Text shown:
• • •

Difference between "open_image" and "plt.imread" methods

I used a pretrained Resnet34 model to classify images of 10 species of monkeys that I obtained from a Kaggle Dataset
Even though I achieved an accuracy of 99.6% on the validation (272 images), I still got incorrect labels for every single image that I predicted individually.

print(df[df.Label==data.classes[np.argmax(preds)]]['Common Name'])

I initially used the plt.imread() method to read the numpy.array of the image. This was then transformed using val_tfms(as it normally should) and fed into the model for prediction. When I replaced that with fast ai’s open_image() function instead…


I got every label right. So what’s the difference between the two?

open_image() function opens an image using OpenCV given the file path and returns the image in RGB format as numpy array of floats NORMALIZED to range between 0.0 - 1.0.

plt.imread() DOES NOT normalize the image.


Ahh I see, so the model was trained with normalized images. Is this a necessary preprocessing step for the specific model (Resnet34) I’m using, or just to train the last few layers? Am I to understand that image normalization is used to train all or most of the pre-trained models in Fast AI?
Please ask me to be clear in my questions if I’m not.

Good to know that I answered your question.

It’s not specific to any model or a specific case like yours where you fine-tune the last few layers. It’s a common technique (or if you will, good practice). We do this before we hand-over the images to the image transformation/augmentation pipeline (tfms).

It depends on the how the original pre-trained model handle the images in the datasets.

I think you got confused between single image normalization and dataset normalization. I have explained what is single image normalization previously (the one where you invoke open_image).

Dataset normalization is where you have the statistics of the training image datasets given by the model (e.g pre-trained ImageNet, Inception model, etc). Transformers are constructed according to that. All these are usually happened behind the scene in fastai lib. To illustrate, let’s take an example. This is how things looks like in code:

# Statistics pertaining to image data from ImageNet: mean and standard deviation of the images of each color channel
imagenet_stats = [0.485, 0.456, 0.406], [0.229, 0.224, 0.225]
imagenet_stats_arr = np.array(imagenet_stats[0]) if len(imagenet_stats)==1 else [np.array(o) for o in imagenet_stats]

# Datasets normalization.
tfms_from_model(function_model=vgg16, norm_y=True, ...)
# The above function will internally call `tfms_from_stats()`
tfms_from_stats(imagenet_stats, norm_y=True)

• • •

Items listed in a dataset
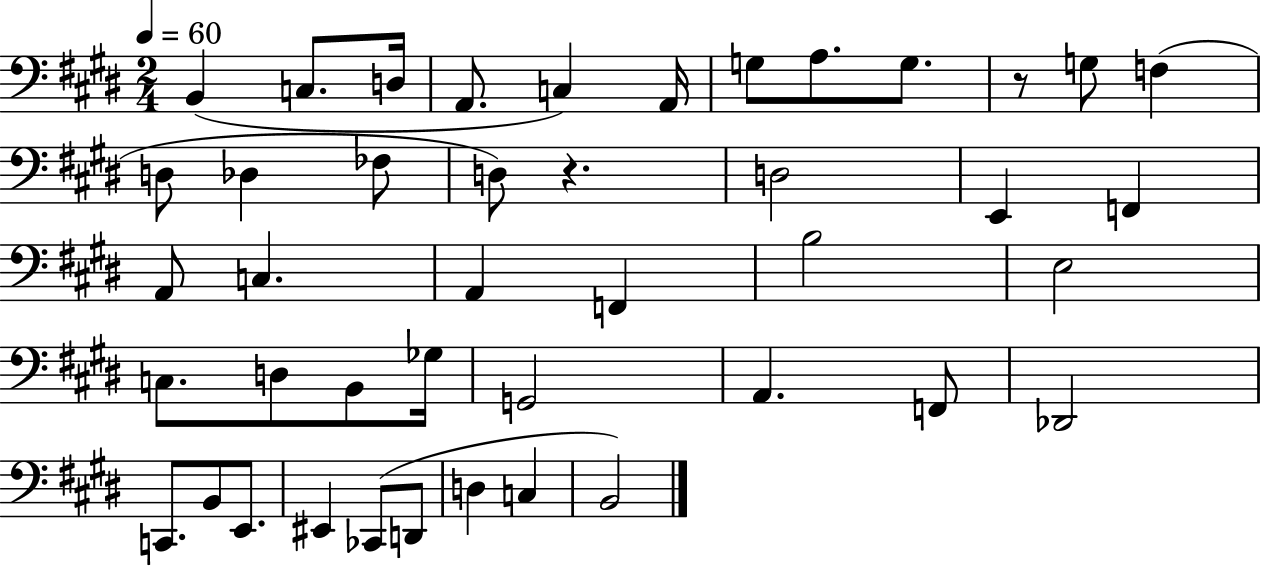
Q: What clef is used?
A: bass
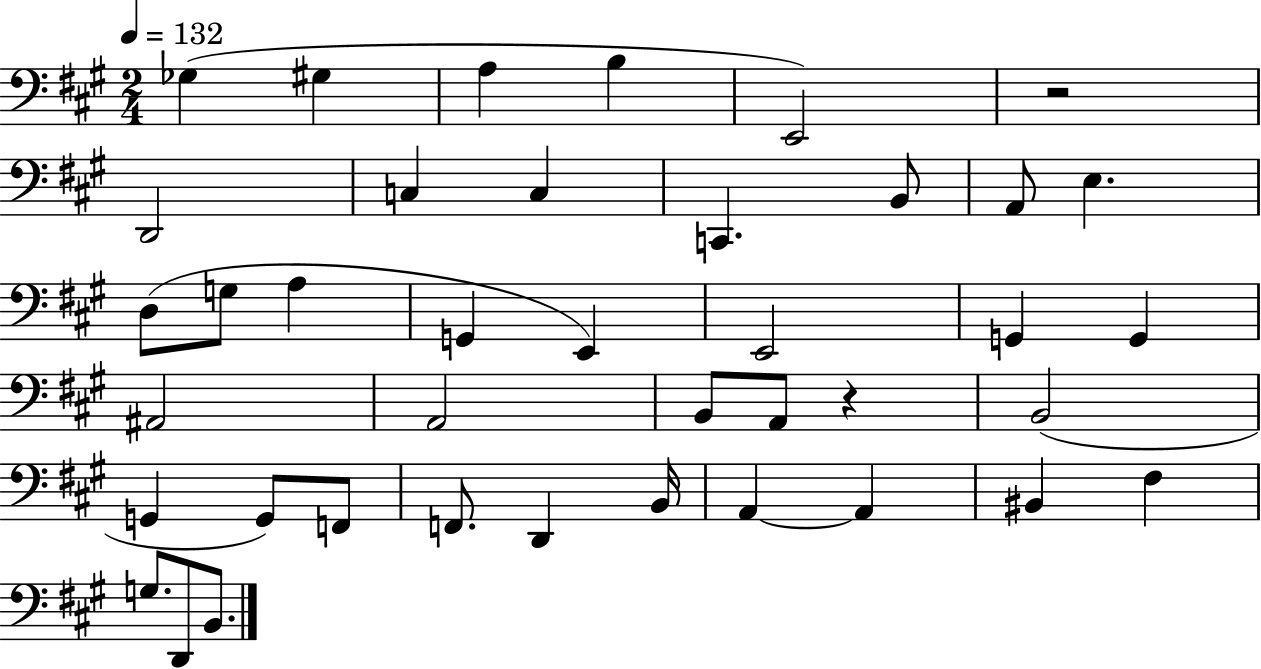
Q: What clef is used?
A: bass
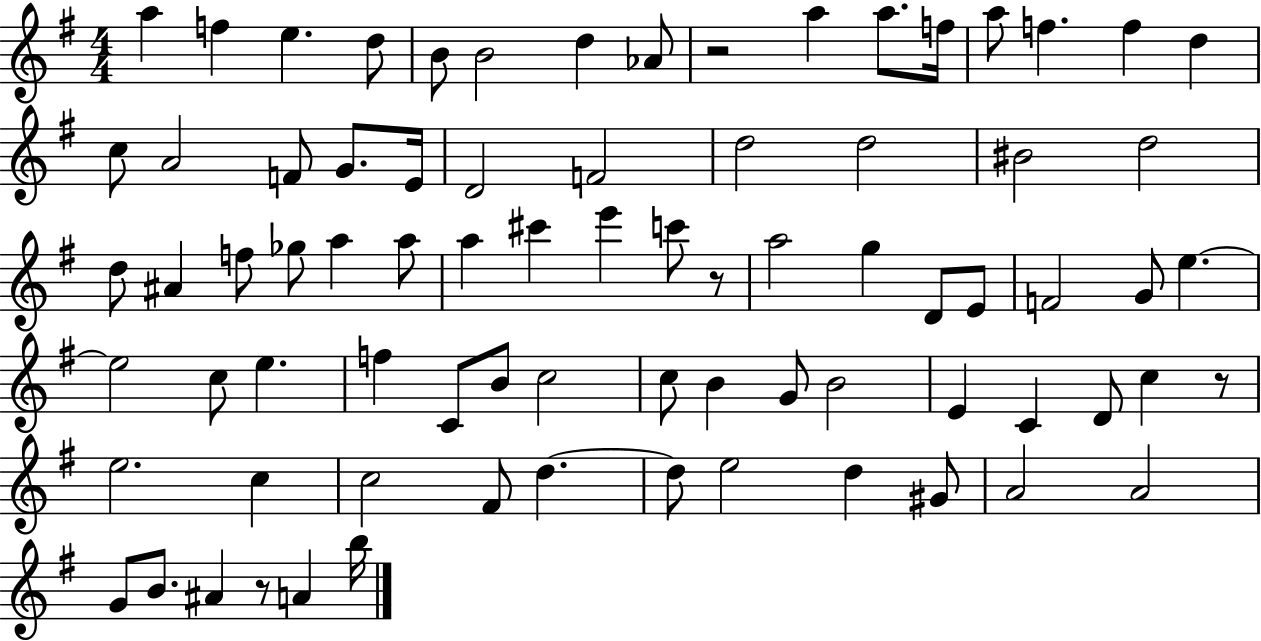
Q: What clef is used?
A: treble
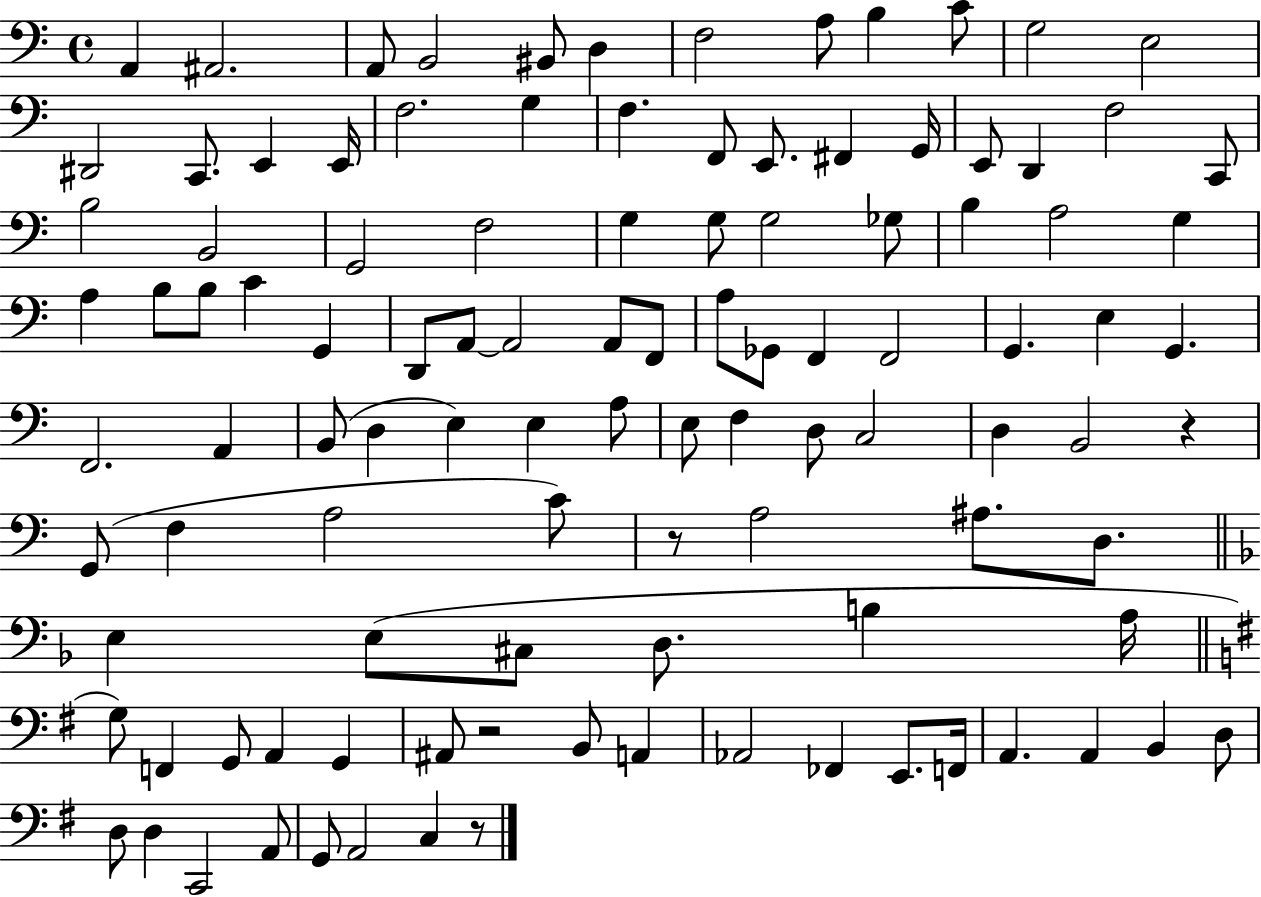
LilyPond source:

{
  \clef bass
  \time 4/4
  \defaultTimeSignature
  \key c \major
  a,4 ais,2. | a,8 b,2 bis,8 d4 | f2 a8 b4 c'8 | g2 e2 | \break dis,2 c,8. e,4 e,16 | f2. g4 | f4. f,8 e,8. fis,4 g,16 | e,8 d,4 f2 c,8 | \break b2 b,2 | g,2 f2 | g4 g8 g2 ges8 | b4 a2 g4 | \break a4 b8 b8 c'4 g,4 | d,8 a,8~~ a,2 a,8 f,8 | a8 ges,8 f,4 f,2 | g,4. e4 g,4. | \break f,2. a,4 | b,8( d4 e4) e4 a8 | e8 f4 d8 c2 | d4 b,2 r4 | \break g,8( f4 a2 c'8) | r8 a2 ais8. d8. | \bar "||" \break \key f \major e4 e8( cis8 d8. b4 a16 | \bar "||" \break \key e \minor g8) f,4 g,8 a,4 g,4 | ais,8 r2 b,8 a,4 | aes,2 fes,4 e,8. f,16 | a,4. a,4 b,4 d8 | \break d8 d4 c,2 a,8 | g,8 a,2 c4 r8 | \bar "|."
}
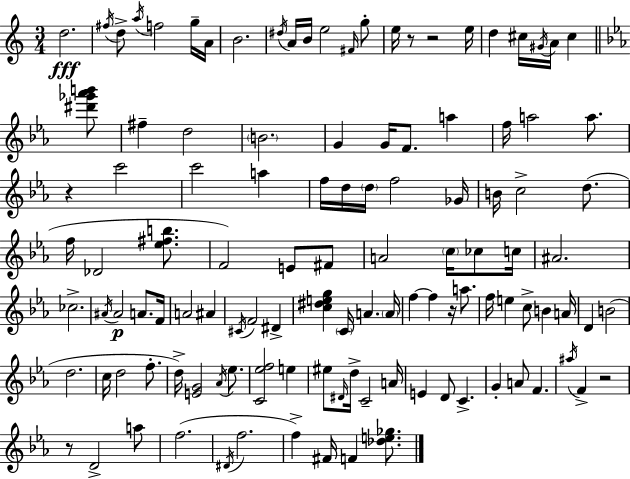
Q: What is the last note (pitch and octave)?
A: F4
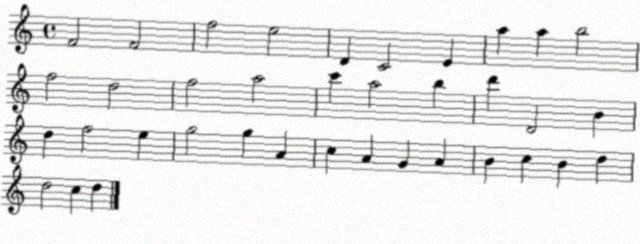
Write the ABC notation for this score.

• • •

Written request 1: In the forum thread on image loading, reproduce the passage that begins at the words "I got every" and stops after "in Fast AI?".
Written request 2:
Answer these from the forum thread comparing open_image and plt.imread:
(a) How many images were in the validation set?
(b) Which pretrained model was used to classify the monkey images?
(c) To what range does open_image() normalize the image values?
Written request 3: Pick up the forum thread on open_image and plt.imread where it stops, and keep it going.

Answer 1:
I got every label right. So what’s the difference between the two?

open_image() function opens an image using OpenCV given the file path and returns the image in RGB format as numpy array of floats NORMALIZED to range between 0.0 - 1.0.

plt.imread() DOES NOT normalize the image.


Ahh I see, so the model was trained with normalized images. Is this a necessary preprocessing step for the specific model (Resnet34) I’m using, or just to train the last few layers? Am I to understand that image normalization is used to train all or most of the pre-trained models in Fast AI?

Answer 2:
(a) 272 images
(b) Resnet34
(c) 0.0 to 1.0

Answer 3:
# Then, the above function will call PyTorch Normalize class
tfm_norm = Normalize(*imagenet_stats, tfm_y=tfm_y if norm_y else TfmType.NO)
# Normalize class mormalizes an image to zero mean and unit standard deviation, given the mean and std of the original image
1 Like

I get it now, thanks!

But I think the only question remaining is what drove the developers to write the functions this way. Why is it necessary to normalize the read image to the range between 0.0 - 1.0 (Single Normalization) when calling open_image, and then re-normalize it with the given statistics of the specific model using val_tfms. Why carry it out as two separate operations? You said fast ai does all of this under then hood, so why not just read an image from file and normalize it according to the training datasets using just one function? (in this case val_tfsm would be appropriate enough). Excuse my verbosity!

A good explanation without going so much into the theories, what motivated this, according to this StackOverflow answer:

It’s simply a case of getting all your data on the same scale: if the scales for different features are wildly different, this can have a knock-on effect on your ability to learn (depending on what methods you’re using to do it). Ensuring standardised feature values implicitly weights all features equally in their representation.

No, I think you misunderstand. My question was why there were two normalization functions developed when only one (val_tfms) would have sufficed. Not expecting an answer to this, but anything would do from you :smiley:

This is a nice summary.

This is a little dated. open_image now uses PIL and pushes the PIL to a tensor for GPU and pytorch.

Nitpicking also, I think scaled from 0 to 1 is a better description than normalised.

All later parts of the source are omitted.